▶ **TASK BRIEF**: Reproduce every row below verbatim, without any alteration.

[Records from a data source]
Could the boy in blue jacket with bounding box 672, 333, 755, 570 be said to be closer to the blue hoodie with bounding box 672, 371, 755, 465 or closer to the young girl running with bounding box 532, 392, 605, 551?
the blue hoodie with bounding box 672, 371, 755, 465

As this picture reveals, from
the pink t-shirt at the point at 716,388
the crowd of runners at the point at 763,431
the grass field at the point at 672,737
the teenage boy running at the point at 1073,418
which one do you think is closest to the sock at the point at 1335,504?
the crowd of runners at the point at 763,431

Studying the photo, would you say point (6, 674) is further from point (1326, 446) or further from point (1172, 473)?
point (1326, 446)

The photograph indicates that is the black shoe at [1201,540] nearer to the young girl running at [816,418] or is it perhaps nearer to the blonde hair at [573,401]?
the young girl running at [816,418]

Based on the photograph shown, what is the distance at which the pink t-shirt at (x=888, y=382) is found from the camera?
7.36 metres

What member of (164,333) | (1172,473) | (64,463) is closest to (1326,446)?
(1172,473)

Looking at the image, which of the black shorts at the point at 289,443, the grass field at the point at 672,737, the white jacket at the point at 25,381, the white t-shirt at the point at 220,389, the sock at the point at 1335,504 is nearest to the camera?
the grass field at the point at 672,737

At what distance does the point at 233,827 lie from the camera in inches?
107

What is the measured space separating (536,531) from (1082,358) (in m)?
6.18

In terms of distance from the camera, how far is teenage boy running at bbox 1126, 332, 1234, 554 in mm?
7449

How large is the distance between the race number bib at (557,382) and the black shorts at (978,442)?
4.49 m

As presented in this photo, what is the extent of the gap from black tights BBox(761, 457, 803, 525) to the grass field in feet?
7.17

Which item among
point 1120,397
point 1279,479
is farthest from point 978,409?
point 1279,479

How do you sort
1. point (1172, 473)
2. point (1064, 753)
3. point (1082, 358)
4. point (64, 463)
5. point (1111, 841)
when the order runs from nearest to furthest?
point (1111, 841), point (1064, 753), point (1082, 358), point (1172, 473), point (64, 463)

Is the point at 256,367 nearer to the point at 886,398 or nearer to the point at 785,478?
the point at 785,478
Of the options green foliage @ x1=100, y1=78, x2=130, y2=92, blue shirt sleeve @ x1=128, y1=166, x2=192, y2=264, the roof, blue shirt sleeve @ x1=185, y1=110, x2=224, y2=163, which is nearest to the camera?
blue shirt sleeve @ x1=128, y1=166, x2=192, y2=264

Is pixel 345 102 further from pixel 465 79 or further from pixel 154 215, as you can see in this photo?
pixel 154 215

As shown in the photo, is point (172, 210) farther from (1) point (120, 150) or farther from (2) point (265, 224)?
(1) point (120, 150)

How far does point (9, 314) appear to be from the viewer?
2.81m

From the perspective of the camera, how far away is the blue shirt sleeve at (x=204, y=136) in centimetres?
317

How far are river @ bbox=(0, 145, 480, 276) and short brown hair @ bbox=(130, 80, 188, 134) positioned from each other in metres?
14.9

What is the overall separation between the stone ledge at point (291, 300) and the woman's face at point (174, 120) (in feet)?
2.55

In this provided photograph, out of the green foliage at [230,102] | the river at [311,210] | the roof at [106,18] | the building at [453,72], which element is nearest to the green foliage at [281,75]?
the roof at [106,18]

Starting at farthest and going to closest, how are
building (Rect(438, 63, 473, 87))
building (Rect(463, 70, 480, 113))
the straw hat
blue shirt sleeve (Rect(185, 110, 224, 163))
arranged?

▶ **SOLUTION TO THIS PROBLEM**:
Could the boy in blue jacket with bounding box 672, 333, 755, 570 be said to be closer to the blue hoodie with bounding box 672, 371, 755, 465 or closer to the young girl running with bounding box 532, 392, 605, 551?
the blue hoodie with bounding box 672, 371, 755, 465

As this picture reveals, from
the pink t-shirt at the point at 716,388
the crowd of runners at the point at 763,431
the grass field at the point at 672,737
the teenage boy running at the point at 1073,418
which one do you think is closest to the sock at the point at 1335,504?
the crowd of runners at the point at 763,431

Studying the photo, would you say point (6, 674) is further from point (1326, 446) or further from point (1172, 473)?
point (1326, 446)

The photograph indicates that is the black shoe at [1201,540] nearer to the young girl running at [816,418] or is it perhaps nearer to the blonde hair at [573,401]?
the young girl running at [816,418]

Based on the photograph shown, what is the distance at which the pink t-shirt at (x=888, y=382) is found from the camera?
7.36 metres

What member of (164,333) | (1172,473) | (64,463) is closest to (1326,446)?
(1172,473)

Looking at the image, which of the black shorts at the point at 289,443, the grass field at the point at 672,737, the white jacket at the point at 25,381, the white t-shirt at the point at 220,389, the sock at the point at 1335,504 is nearest to the camera?
the grass field at the point at 672,737

At what distance does the point at 233,827 lie from the camera in inches?
107

What is the measured space separating (536,531) from (1082,358) (in m)?
6.18

In terms of distance from the camera, how far is teenage boy running at bbox 1126, 332, 1234, 554 in mm?
7449

How large is the distance between the race number bib at (557,382) and the black shorts at (978,442)?
4.49 m

As presented in this photo, what is the extent of the gap from black tights BBox(761, 457, 803, 525) to the grass field in feet?
7.17

Which item among
point 1120,397
point 1279,479
is farthest from point 978,409?
point 1279,479

How do you sort
1. point (1172, 473)
2. point (1064, 753)
3. point (1082, 358)
4. point (64, 463)
5. point (1111, 841)
when the order runs from nearest to furthest?
point (1111, 841), point (1064, 753), point (1082, 358), point (1172, 473), point (64, 463)

Is the point at 256,367 nearer to the point at 886,398 or nearer to the point at 785,478?
the point at 785,478
Of the options green foliage @ x1=100, y1=78, x2=130, y2=92, blue shirt sleeve @ x1=128, y1=166, x2=192, y2=264, the roof, blue shirt sleeve @ x1=185, y1=110, x2=224, y2=163, which is nearest to the camera?
blue shirt sleeve @ x1=128, y1=166, x2=192, y2=264

Is pixel 345 102 further from pixel 465 79 or further from pixel 154 215, as you can see in this photo?
pixel 154 215

As shown in the photo, is point (172, 210) farther from (1) point (120, 150) or farther from (2) point (265, 224)?
(1) point (120, 150)

How far does point (9, 314) appear to be from the viewer?
2.81m

From the perspective of the camera, how far away is the blue shirt sleeve at (x=204, y=136) in centimetres?
317

How far are river @ bbox=(0, 145, 480, 276) and short brown hair @ bbox=(130, 80, 188, 134) positioned from each other in metres?
14.9

What is the overall separation between the stone ledge at point (291, 300) and the woman's face at point (174, 120) (in feet)?
2.55

In this provided photograph, out of the green foliage at [230,102] | the river at [311,210] | the roof at [106,18] | the building at [453,72], which element is nearest to the green foliage at [281,75]?
the roof at [106,18]

Starting at farthest and going to closest, how are
building (Rect(438, 63, 473, 87))
building (Rect(463, 70, 480, 113))
the straw hat
blue shirt sleeve (Rect(185, 110, 224, 163))
arranged?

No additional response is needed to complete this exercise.